# start of PROVIDED INFORMATION
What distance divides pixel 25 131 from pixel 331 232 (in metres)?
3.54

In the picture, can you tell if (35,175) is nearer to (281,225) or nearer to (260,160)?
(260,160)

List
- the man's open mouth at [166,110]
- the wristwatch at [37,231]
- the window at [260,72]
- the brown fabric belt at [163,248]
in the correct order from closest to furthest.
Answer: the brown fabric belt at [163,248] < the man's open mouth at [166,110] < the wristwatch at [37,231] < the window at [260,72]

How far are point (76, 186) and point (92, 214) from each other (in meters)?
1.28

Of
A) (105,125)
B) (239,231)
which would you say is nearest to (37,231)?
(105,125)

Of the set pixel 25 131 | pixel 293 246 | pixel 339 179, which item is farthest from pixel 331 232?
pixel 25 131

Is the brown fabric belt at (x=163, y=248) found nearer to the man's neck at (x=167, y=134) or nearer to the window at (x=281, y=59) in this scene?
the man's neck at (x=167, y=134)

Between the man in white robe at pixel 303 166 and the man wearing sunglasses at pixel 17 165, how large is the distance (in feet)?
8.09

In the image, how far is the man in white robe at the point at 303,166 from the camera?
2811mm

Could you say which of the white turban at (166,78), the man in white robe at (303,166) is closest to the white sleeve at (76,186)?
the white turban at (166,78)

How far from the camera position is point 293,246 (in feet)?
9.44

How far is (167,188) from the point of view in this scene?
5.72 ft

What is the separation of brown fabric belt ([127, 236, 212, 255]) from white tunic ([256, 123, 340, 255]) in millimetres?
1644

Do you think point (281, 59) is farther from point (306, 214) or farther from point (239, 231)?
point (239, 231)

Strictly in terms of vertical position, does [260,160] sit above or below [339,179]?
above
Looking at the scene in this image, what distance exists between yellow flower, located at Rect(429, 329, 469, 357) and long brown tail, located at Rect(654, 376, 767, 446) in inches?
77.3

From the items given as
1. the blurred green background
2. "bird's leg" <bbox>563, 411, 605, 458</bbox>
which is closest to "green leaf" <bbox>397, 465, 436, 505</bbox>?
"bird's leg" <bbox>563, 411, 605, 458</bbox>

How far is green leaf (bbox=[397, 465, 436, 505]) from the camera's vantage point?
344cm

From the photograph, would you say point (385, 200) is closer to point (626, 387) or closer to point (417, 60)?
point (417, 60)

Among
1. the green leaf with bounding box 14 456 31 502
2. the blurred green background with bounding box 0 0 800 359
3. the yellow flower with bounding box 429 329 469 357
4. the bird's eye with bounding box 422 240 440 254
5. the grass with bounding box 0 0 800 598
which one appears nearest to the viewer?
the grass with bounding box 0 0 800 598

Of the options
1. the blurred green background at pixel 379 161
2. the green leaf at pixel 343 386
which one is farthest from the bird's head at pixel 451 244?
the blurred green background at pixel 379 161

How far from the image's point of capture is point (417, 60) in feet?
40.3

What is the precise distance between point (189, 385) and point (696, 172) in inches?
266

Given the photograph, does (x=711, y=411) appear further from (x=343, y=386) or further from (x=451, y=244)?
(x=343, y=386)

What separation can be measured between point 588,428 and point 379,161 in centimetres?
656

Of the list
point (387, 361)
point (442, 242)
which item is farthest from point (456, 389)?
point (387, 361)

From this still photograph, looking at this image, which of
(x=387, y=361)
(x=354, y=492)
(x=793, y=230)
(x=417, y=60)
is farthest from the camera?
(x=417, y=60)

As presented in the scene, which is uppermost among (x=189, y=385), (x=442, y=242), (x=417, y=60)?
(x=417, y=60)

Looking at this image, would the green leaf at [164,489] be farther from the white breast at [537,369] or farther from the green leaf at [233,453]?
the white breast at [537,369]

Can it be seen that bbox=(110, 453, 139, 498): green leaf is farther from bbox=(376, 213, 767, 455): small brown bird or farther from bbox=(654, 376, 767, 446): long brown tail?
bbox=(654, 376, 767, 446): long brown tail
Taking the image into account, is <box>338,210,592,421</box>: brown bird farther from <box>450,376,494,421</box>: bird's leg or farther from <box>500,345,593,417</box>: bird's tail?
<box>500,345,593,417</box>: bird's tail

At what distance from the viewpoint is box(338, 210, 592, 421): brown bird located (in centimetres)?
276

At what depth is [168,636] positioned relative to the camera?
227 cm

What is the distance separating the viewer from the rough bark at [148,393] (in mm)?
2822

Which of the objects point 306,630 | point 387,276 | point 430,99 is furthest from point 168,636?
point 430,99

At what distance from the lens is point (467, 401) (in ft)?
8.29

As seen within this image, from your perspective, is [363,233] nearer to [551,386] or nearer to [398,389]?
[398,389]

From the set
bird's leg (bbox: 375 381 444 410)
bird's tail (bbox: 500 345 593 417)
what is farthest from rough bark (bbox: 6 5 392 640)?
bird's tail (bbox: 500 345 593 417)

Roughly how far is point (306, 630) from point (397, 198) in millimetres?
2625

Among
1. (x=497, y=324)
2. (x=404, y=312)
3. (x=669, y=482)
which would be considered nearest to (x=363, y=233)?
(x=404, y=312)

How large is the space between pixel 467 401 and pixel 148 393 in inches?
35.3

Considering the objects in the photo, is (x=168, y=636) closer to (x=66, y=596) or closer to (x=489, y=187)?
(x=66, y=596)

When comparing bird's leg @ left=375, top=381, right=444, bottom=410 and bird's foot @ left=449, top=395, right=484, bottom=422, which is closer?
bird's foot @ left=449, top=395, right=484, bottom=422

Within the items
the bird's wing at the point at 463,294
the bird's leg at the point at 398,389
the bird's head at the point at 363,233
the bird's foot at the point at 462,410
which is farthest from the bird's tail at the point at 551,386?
# end of PROVIDED INFORMATION
__PROBLEM TO SOLVE__.
In the listing above, find the line containing "At what distance from the viewpoint", then reproduce it and each line after it through the end, exactly and with nothing added.

__ANSWER TO THE TASK__.
At what distance from the viewpoint is box(338, 210, 592, 421): brown bird located (in centimetres)?
276

At what depth is [168,636] positioned relative to the camera?
227 cm

What is the distance separating the viewer from the rough bark at [148,393] (in mm)?
2822

Which of the objects point 306,630 | point 387,276 | point 430,99 is furthest from point 168,636?
point 430,99

At what distance from the lens is point (467, 401) (in ft)?
8.29

As seen within this image, from your perspective, is [363,233] nearer to [551,386] or nearer to [398,389]?
[398,389]

From the set
bird's leg (bbox: 375 381 444 410)
bird's tail (bbox: 500 345 593 417)
what is farthest from rough bark (bbox: 6 5 392 640)?
bird's tail (bbox: 500 345 593 417)

Roughly how far is point (306, 630) from point (397, 198) in millimetres?
2625

Among
1. (x=497, y=324)
2. (x=404, y=312)
3. (x=669, y=482)
which would be considered nearest to (x=363, y=233)?
(x=404, y=312)

How large is the space between pixel 467 401 and pixel 148 393 in inches?
35.3

Considering the objects in the photo, is (x=168, y=636) closer to (x=66, y=596) or closer to (x=489, y=187)?
(x=66, y=596)

When comparing bird's leg @ left=375, top=381, right=444, bottom=410 and bird's foot @ left=449, top=395, right=484, bottom=422, which is closer?
bird's foot @ left=449, top=395, right=484, bottom=422

Within the items
the bird's wing at the point at 463,294
the bird's leg at the point at 398,389
the bird's head at the point at 363,233
the bird's foot at the point at 462,410
which is farthest from the bird's tail at the point at 551,386?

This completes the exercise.